● **Short problem**
Render the material below as a JSON list of strings, with one string for each line and blank lines omitted.
******************************
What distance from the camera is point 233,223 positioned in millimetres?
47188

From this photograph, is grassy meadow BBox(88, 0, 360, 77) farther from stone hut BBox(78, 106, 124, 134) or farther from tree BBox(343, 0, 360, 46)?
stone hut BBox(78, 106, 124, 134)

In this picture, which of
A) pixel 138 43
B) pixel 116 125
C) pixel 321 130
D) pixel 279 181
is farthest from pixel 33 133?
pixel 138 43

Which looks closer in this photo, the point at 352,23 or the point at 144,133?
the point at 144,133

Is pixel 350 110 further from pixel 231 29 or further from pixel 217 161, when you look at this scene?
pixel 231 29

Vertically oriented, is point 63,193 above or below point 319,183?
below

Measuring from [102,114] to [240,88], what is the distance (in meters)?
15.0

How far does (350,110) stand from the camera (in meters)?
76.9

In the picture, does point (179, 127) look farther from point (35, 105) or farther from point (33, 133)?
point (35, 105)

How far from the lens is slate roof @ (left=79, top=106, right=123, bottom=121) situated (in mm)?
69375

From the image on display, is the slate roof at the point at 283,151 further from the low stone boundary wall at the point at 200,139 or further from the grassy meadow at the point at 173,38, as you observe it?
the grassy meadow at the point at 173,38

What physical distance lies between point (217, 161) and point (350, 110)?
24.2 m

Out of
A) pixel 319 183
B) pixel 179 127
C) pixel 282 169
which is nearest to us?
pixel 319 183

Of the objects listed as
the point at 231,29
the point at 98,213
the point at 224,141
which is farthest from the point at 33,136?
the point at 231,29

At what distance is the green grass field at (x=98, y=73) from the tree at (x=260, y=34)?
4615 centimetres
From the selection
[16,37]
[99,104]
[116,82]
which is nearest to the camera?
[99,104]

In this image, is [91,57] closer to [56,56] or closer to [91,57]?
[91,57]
******************************
● **Task solution**
[
  "What distance from the camera is point 233,223 positioned in millimetres?",
  "47188",
  "From this photograph, is grassy meadow BBox(88, 0, 360, 77) farther from stone hut BBox(78, 106, 124, 134) or farther from tree BBox(343, 0, 360, 46)?",
  "stone hut BBox(78, 106, 124, 134)",
  "In this picture, which of",
  "A) pixel 138 43",
  "B) pixel 116 125",
  "C) pixel 321 130",
  "D) pixel 279 181",
  "is farthest from pixel 33 133?",
  "pixel 138 43",
  "Which looks closer in this photo, the point at 352,23 or the point at 144,133?",
  "the point at 144,133",
  "Is pixel 350 110 further from pixel 231 29 or further from pixel 217 161, when you look at this scene?",
  "pixel 231 29",
  "Vertically oriented, is point 63,193 above or below point 319,183?",
  "below",
  "Measuring from [102,114] to [240,88], what is the distance (in meters)?",
  "15.0",
  "How far does (350,110) stand from the camera (in meters)?",
  "76.9",
  "In the picture, does point (179, 127) look farther from point (35, 105) or farther from point (33, 133)?",
  "point (35, 105)",
  "How far from the lens is slate roof @ (left=79, top=106, right=123, bottom=121) situated (in mm)?",
  "69375",
  "From the image on display, is the slate roof at the point at 283,151 further from the low stone boundary wall at the point at 200,139 or further from the grassy meadow at the point at 173,38, as you observe it?",
  "the grassy meadow at the point at 173,38",
  "What physical distance lies between point (217, 161) and point (350, 110)?",
  "24.2 m",
  "Out of",
  "A) pixel 319 183",
  "B) pixel 179 127",
  "C) pixel 282 169",
  "which is nearest to us?",
  "pixel 319 183",
  "Of the objects listed as",
  "the point at 231,29",
  "the point at 98,213",
  "the point at 224,141",
  "which is farthest from the point at 33,136?",
  "the point at 231,29",
  "At what distance is the green grass field at (x=98, y=73) from the tree at (x=260, y=34)?",
  "4615 centimetres",
  "From the selection",
  "[16,37]",
  "[99,104]",
  "[116,82]",
  "which is nearest to the camera?",
  "[99,104]",
  "In this image, is [91,57] closer to [56,56] or closer to [91,57]?",
  "[91,57]"
]